• _DOCUMENT_
Académie impériale de musique. Herculanum
ACADÉMIE IMPÉRIALE DE MUSIQUE
Herculanum
Opéra en quatre actes, poème de MM. Méry et Hadot, musique de Félicien David
Sans se faire le prophète des destinées d'Herculanum, à l'Académie impériale de musique, ne doit-on pas tout d'abord des remerciements à M. Alphonse Royer, pour avoir tenté cette grande épreuve. – Un théâtre comme celui de l'Opéra, avec ses immenses moyens d'action, se doit en effet aux musiciens de la valeur d'un Félicien David, d'un Charles Gounod, d'un Hector Berlioz. Il se doit, – à un moment donné, – de mettre de pareils talents au grand jour, de tenir h leur disposition toute sa grande armée d'instrumentistes et de chanteurs, ses meilleurs interprètes, toutes les splendeurs de sa mise en scène. Si l'œuvre réussit, tout le monde bat des mains ; si elle échoue, il reste à l'administration l'honneur d'avoir fait son devoir, non pas à moitié, mais tout à fait. Bref, on a compris enfin qu'il y avait obligation pour notre première scène lyrique de compter avec des musiciens sérieux, élevés, profondément convaincus, si bien que la chute même d'Herculanum serait encore un titre honorable dans les états de service de M. Alphonse Royer. Heureusement il n'en sera rien, tout du moins le présage, si on en juge par les impressions de la première soirée. Ces impressions, les voici, en attendant l'analyse plus complète du poème de Méry, de la partition de Félicien David.

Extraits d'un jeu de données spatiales
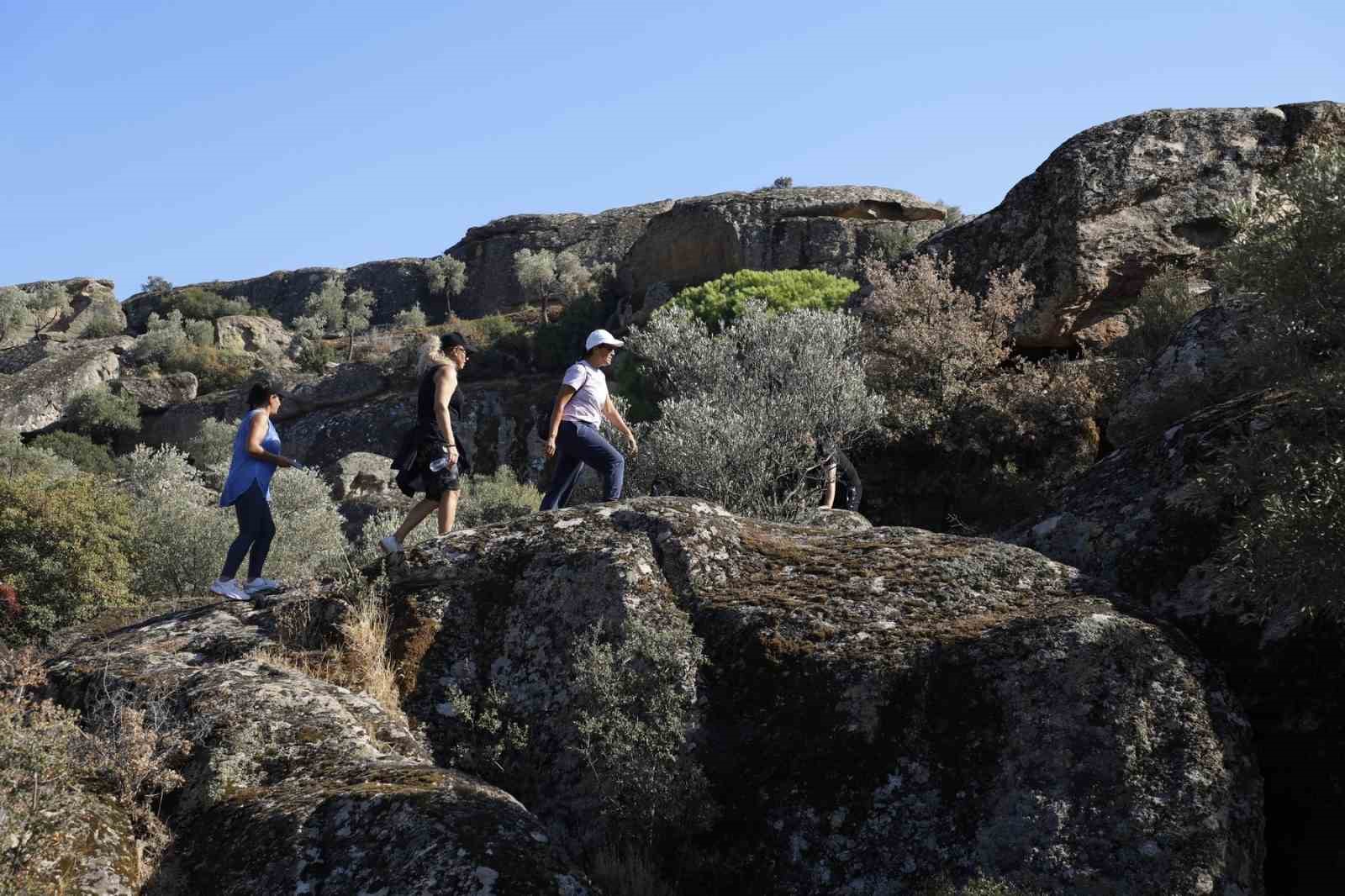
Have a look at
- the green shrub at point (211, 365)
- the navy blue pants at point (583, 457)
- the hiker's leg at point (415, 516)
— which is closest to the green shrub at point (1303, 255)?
the navy blue pants at point (583, 457)

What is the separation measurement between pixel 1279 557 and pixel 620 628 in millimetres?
3358

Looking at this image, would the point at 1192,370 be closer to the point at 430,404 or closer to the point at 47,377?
the point at 430,404

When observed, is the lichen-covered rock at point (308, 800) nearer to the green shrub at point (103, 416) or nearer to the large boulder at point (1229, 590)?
the large boulder at point (1229, 590)

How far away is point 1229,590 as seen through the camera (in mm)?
6934

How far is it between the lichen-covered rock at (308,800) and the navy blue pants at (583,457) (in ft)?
11.1

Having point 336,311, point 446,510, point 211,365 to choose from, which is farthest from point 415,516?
point 336,311

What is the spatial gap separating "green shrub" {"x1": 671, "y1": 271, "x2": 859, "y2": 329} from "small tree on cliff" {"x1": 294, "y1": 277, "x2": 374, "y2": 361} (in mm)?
30114

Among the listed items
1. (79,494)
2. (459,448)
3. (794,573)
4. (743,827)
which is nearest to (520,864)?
(743,827)

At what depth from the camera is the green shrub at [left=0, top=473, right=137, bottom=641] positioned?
17.1 meters

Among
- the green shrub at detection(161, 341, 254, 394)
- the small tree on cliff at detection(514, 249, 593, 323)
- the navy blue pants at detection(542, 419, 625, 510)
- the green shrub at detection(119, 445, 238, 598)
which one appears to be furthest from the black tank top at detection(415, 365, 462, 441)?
the small tree on cliff at detection(514, 249, 593, 323)

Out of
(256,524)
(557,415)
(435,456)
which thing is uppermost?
(557,415)

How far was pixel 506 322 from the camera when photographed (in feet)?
147

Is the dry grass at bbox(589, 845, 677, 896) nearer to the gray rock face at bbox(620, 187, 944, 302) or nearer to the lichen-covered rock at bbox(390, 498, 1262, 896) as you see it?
the lichen-covered rock at bbox(390, 498, 1262, 896)

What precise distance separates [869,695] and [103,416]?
42487mm
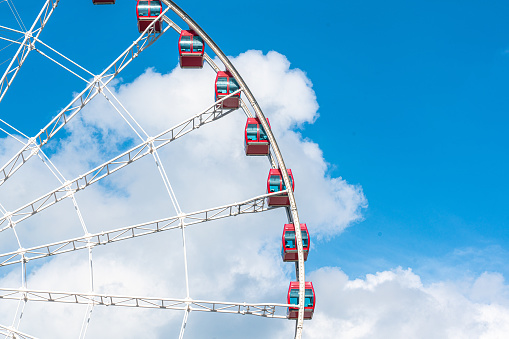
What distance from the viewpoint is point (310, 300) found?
39.3 m

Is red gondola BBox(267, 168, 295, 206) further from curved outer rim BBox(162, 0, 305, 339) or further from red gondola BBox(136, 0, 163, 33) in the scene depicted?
red gondola BBox(136, 0, 163, 33)

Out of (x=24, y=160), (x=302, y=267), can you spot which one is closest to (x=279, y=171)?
(x=302, y=267)

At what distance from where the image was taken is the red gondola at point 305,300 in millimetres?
38969

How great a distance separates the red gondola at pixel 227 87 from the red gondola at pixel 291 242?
21.8 ft

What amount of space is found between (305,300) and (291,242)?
2931 mm

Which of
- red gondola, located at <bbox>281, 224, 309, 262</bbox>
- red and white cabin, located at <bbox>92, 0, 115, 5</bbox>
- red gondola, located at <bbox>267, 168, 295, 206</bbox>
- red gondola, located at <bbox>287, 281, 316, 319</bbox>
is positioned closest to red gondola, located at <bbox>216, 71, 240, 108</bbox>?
red gondola, located at <bbox>267, 168, 295, 206</bbox>

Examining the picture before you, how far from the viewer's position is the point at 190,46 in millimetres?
40844

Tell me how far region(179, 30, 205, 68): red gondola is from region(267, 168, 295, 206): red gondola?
7.01 metres

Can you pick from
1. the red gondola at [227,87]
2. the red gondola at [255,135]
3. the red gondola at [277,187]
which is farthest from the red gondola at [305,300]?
the red gondola at [227,87]

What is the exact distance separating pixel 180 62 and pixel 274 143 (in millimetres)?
6660

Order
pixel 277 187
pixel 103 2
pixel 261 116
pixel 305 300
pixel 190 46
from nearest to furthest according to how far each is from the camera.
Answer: pixel 305 300 < pixel 261 116 < pixel 277 187 < pixel 190 46 < pixel 103 2

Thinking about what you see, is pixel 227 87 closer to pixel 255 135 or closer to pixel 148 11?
pixel 255 135

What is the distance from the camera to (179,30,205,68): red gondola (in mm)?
40688

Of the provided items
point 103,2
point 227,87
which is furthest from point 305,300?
point 103,2
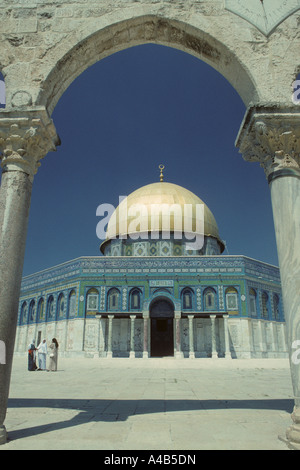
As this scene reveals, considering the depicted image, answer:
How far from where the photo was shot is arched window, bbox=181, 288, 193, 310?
25.2 m

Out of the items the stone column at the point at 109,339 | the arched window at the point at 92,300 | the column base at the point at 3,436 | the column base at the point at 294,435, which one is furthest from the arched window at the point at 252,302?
the column base at the point at 3,436

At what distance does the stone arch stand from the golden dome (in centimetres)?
2449

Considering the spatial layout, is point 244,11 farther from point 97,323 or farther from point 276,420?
point 97,323

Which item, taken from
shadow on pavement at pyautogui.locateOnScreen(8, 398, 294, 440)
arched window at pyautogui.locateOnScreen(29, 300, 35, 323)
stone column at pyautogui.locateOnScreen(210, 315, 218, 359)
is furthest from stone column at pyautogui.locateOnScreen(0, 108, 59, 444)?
arched window at pyautogui.locateOnScreen(29, 300, 35, 323)

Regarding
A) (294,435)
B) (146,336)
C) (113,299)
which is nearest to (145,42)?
(294,435)

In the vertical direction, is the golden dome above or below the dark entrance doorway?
above

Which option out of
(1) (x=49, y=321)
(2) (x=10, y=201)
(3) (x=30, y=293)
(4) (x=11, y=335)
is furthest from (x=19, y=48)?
(3) (x=30, y=293)

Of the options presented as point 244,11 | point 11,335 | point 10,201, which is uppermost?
point 244,11

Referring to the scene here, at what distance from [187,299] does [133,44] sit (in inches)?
858

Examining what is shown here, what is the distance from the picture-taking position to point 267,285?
27.2 m

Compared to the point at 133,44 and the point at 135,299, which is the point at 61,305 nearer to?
the point at 135,299

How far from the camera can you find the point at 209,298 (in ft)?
83.0

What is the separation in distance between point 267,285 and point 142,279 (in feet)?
31.2

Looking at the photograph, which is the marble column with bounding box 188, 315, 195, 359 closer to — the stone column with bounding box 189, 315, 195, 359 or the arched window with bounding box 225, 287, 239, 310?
the stone column with bounding box 189, 315, 195, 359
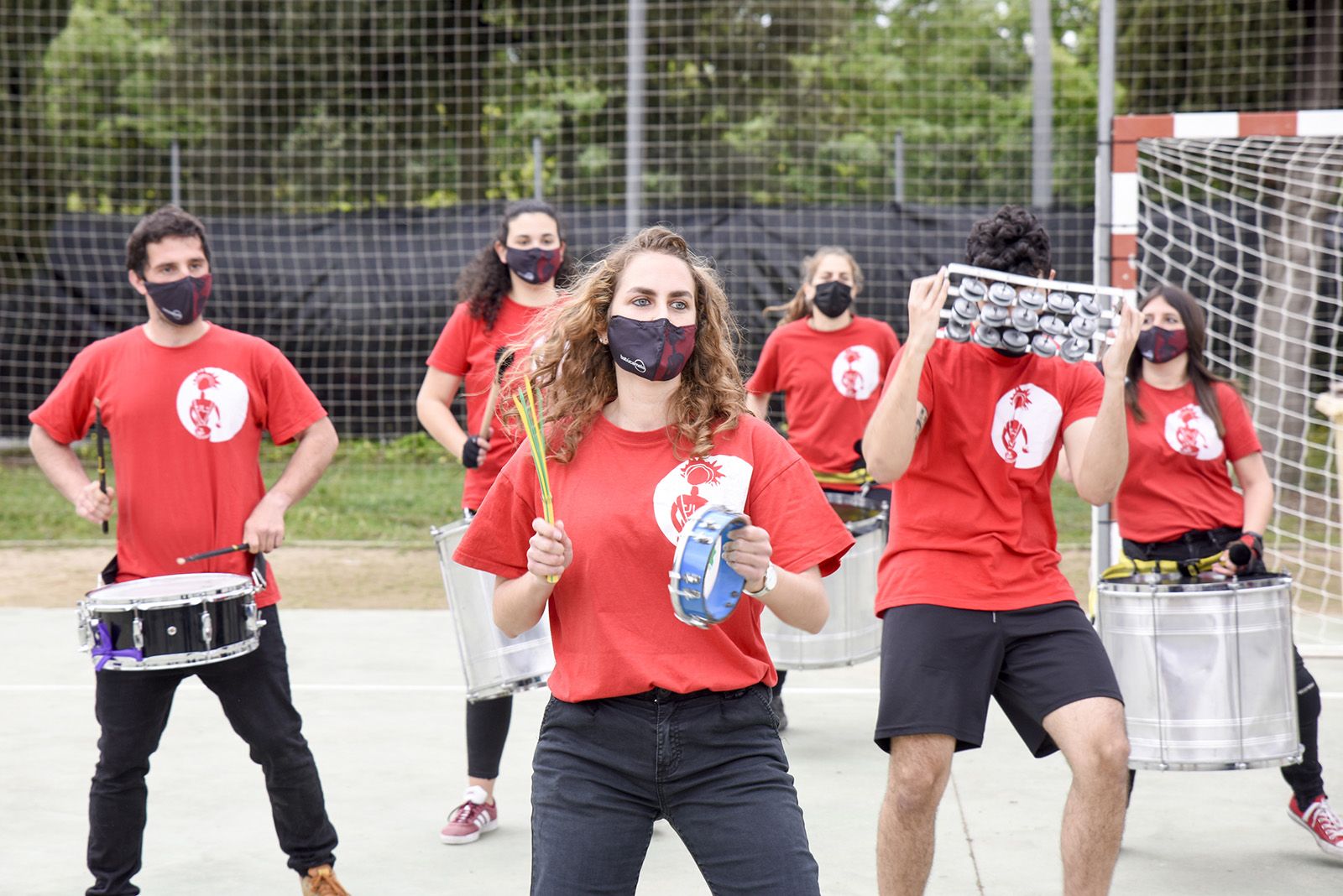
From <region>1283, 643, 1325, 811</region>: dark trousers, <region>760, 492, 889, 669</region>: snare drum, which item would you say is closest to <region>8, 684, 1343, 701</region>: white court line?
<region>760, 492, 889, 669</region>: snare drum

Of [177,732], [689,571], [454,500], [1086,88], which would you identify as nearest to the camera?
[689,571]

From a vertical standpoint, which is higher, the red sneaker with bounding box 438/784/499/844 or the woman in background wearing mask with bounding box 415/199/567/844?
the woman in background wearing mask with bounding box 415/199/567/844

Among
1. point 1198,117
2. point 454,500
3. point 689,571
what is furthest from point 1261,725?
point 454,500

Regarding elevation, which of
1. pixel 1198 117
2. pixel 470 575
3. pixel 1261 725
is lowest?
pixel 1261 725

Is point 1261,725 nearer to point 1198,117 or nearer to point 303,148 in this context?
point 1198,117

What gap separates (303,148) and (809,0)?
776 cm

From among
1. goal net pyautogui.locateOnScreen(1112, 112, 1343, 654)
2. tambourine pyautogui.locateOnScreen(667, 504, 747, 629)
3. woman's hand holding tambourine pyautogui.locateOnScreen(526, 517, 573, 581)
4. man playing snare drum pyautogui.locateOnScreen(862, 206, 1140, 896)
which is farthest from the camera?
goal net pyautogui.locateOnScreen(1112, 112, 1343, 654)

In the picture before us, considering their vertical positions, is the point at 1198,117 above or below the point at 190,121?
below

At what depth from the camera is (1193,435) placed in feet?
15.4

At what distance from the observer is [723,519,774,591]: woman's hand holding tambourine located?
2.44 meters

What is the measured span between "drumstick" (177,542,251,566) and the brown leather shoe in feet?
3.06

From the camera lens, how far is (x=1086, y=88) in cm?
2147

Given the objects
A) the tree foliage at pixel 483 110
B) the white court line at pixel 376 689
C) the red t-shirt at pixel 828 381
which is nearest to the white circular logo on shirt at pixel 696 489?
the red t-shirt at pixel 828 381

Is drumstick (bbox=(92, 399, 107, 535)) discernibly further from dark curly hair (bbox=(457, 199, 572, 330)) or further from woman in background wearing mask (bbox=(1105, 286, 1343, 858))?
woman in background wearing mask (bbox=(1105, 286, 1343, 858))
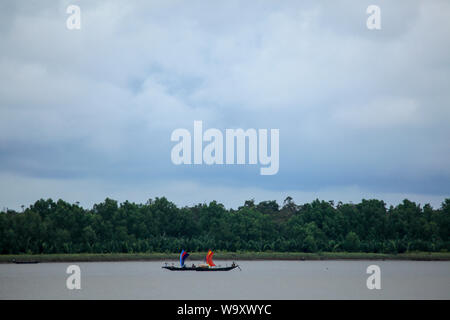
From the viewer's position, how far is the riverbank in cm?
7731

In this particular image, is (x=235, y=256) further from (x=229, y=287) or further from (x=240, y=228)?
(x=229, y=287)

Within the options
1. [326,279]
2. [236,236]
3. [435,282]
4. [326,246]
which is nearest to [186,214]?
[236,236]

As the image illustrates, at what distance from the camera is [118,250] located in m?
82.2

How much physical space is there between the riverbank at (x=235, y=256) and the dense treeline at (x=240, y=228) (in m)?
1.04

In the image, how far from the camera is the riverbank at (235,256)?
7731cm

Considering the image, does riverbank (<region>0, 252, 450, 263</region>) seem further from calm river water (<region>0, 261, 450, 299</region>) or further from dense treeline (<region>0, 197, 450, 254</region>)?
calm river water (<region>0, 261, 450, 299</region>)

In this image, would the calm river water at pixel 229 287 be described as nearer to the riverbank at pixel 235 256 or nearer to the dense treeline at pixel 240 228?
the riverbank at pixel 235 256

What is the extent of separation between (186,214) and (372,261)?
29.3 meters

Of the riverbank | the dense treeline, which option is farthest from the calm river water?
the dense treeline

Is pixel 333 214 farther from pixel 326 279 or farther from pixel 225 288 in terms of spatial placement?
pixel 225 288

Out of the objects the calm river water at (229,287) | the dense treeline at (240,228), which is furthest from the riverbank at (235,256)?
the calm river water at (229,287)

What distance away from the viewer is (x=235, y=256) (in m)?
85.9

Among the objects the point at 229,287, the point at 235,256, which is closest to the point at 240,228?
the point at 235,256

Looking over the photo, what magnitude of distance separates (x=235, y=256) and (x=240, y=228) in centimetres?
429
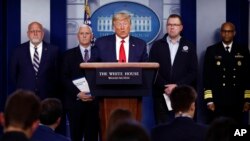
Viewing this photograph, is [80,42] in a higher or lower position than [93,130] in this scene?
higher

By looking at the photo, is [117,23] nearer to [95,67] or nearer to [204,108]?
[95,67]

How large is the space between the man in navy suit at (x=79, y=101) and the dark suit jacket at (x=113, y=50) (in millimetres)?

• _CONSIGNE ÉCRITE 1_
D'après l'article sur Herculanum, pourquoi même la chute de l'opéra serait-elle un titre honorable pour M. Alphonse Royer ? Répondez en une à trois phrases.
• _CONSIGNE ÉCRITE 2_
Poursuivez l'article sur Herculanum à partir de sa dernière phrase.

• _RÉPONSE ÉCRITE 1_
Un théâtre comme l'Opéra se doit de mettre au grand jour des musiciens de la valeur de Félicien David en leur offrant tous ses moyens. Si l'œuvre échoue, l'administration garde l'honneur d'avoir fait son devoir, non pas à moitié, mais tout à fait.

• _RÉPONSE ÉCRITE 2_
*
Chacun sait que l'action se passe en 79, sous le règne de Titus, un an après la prise de Jérusalem. La Judée conquise, Rome songea bientôt à secourir ses dieux menacés par le christianisme naissant. Selon les traditions de l'Orient, une reine, dévouée à la religion de l'Olympe, vint recevoir l'investiture et la pourpre à Naples ; elle devait ensuite repartir pour l'Euphrate, avec la mission d'arrêter les progrès du christianisme. C'est l'Olympia de cet ouvrage légendaire.
Son frère Nicanor, prince d'Orient, transfuge rallié aux Romains, avait trouvé le prix de sa défection dans le proconsulat de la grande Grèce. Il secondait toutes les vengeances exercées par Olympia contre les novateurs. Si un néophyte chrétien de haute naissance tombait des mains d'un délateur aux mains du proconsul ou d'un préfet du prétoire, on employait tous les moyens possibles pour le ramener à la religion payenne, c'est-à-dire à la religion des plaisirs sensuels.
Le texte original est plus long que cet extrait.